Il était nécessaire de confronter ce que les écrivains, les comédiens voulaient dire, de le montrer, le partager avec le public et toute une nouvelle génération. En même temps, c’est vrai que ce repliement qui s’est produit a eu comme effet d’une part de refuser ce qui venait de l’étranger, puisqu’il avait eu tellement d’influences jusqu’alors et d’autre part de ne pas songer à aller à l’extérieur pour tenter de partager, d’enrichir ce qu’on connaissait. On peut dire que c’est normal puisqu’on voulait tenter d’être original, d’être soi-même. On ne parlait donc pas d’échanges internationaux sinon qu’il y avait certaines compagnies québécoises, qu’on appelait canadiennes qui allaient à l’étranger, mais avec des œuvres classiques, dites internationales. C’était vraiment un théâtre de langue française internationale, même s’il y avait également quelques auteurs québécois.
Je crois que c’est le Centre d’essai des auteurs dramatiques, dont le but était de faire connaître de jeunes auteurs du Québec qui a déclenché l’ouverture sur l’étranger — à ce moment-là, uniquement l’Europe francophone, plus tard, ce fut beaucoup plus vaste — lorsqu’il a organisé en 1975, en France, une série de lectures — spectacle avec 7 auteurs québécois, ce qui a permis de faire connaître d’abord une langue, un style de jeu et ensuite des auteurs comme entre autres Michel Garneau et Michel Tremblay.
Suite à cela des textes québécois ont été joués en Europe francophone et des troupes ont été invitées, ont pu organiser des tournées. Et le jeune théâtre québécois — on appelait ainsi à l’époque les troupes qui faisaient un. travail collectif — a suivi lui aussi. On parlait de repliement sur soi-même et tout à coup on s’est aperçu que c’était important de s’ouvrir vers l’étranger, pas tellement pour acquérir une reconnaissance internationale, que pour partager des façons de travailler et des langages différents. On s’est aperçu qu’il pouvait y avoir une attention portée sur le jeu, le langage, le débit et que ce n’était pas pour des questions de régionalisme, de folklore, absolument pas. Par la suite ces tournées ont crée des contacts et les compagnies québécoises ont voulu accueillir des compagnies étrangères. Il n’y avait à ce moment-là que l’Association québécoise du jeune théâtre qui organisait chaque année un festival, d’abord québécois et qui refusait d’inviter des troupes étrangères. I n’y en avait pas d’autre et les moyens étaient très limités — le grave problèmes des troupes, ici, c’est qu’elles manquent de lieux — mais toutefois, à cause de ces influences, dans les années 75 – 77, on a invité des troupes étrangères dans le cadre du festival de l’Association québécoise du jeune théâtre.

### Données fournies:

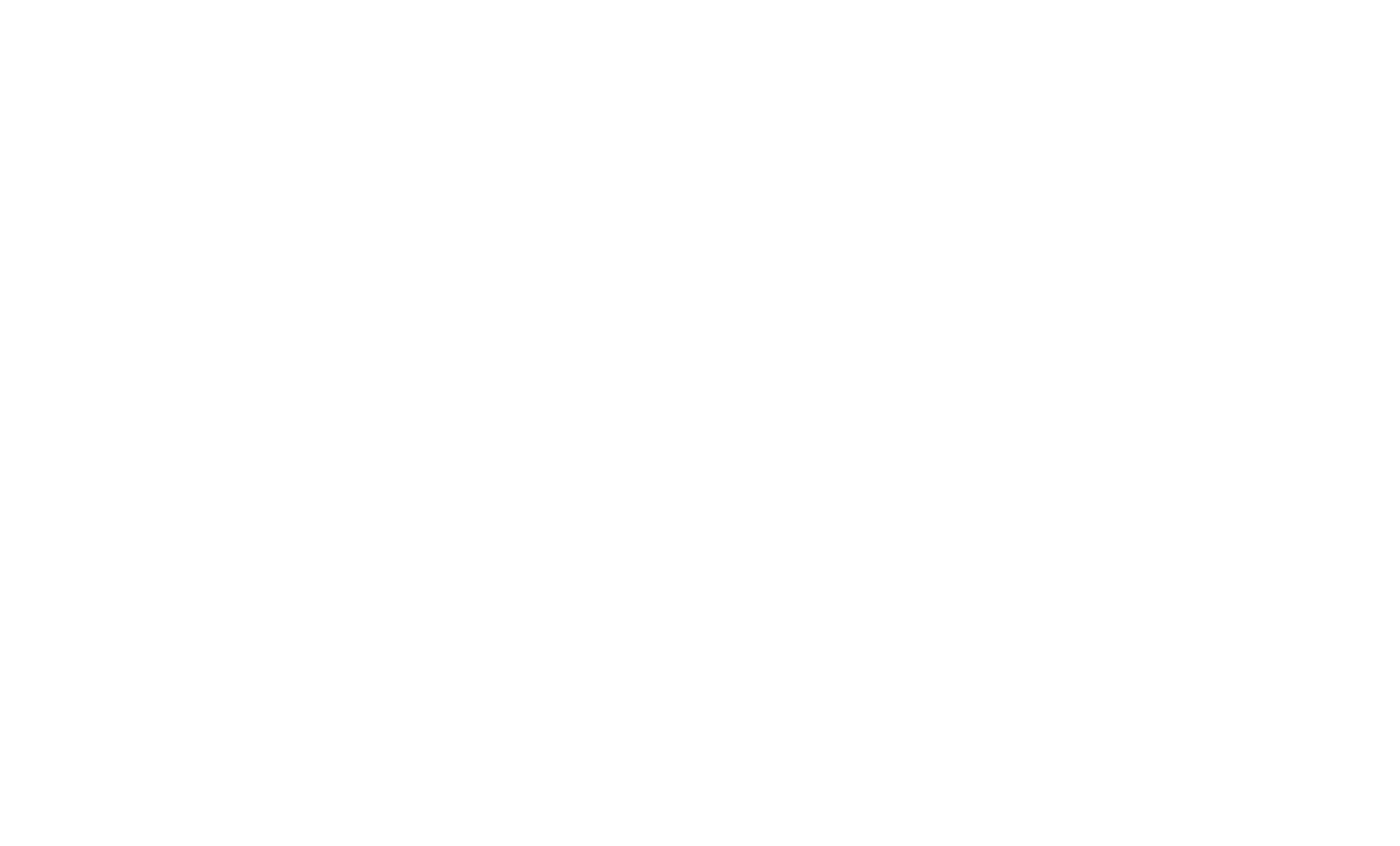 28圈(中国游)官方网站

...

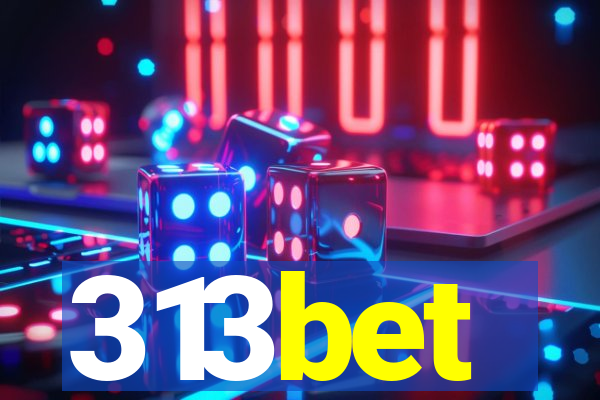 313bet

* * *

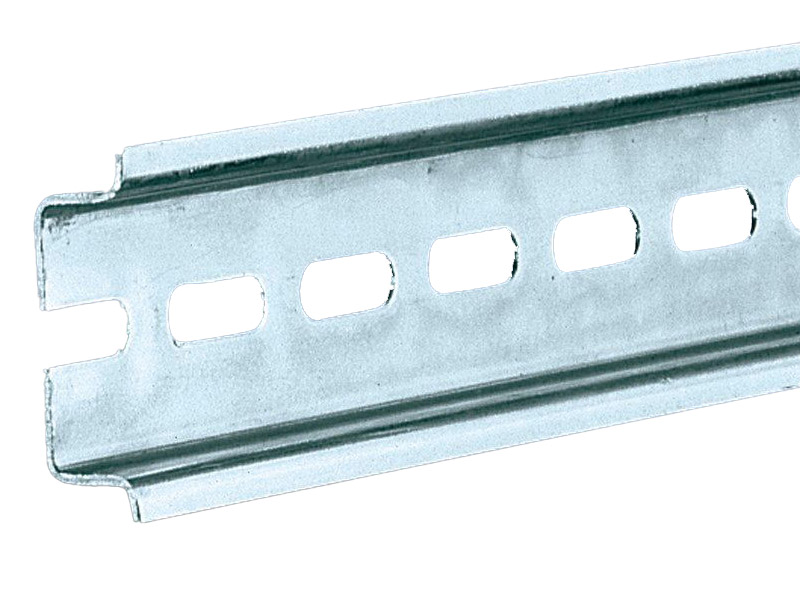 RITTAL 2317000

### Consigne:
Répondez à ces questions sur l'extrait consacré au théâtre québécois :
(a) Avec quel genre d'œuvres certaines compagnies québécoises partaient-elles à l'étranger ?
(b) En quelle année et dans quel pays le Centre d'essai des auteurs dramatiques a-t-il organisé une série de lectures-spectacles ?
(c) Selon le texte, de quoi les troupes d'ici manquent-elles ?

### Réponse:
(a) Avec des œuvres classiques, dites internationales.
(b) En 1975, en France.
(c) Elles manquent de lieux.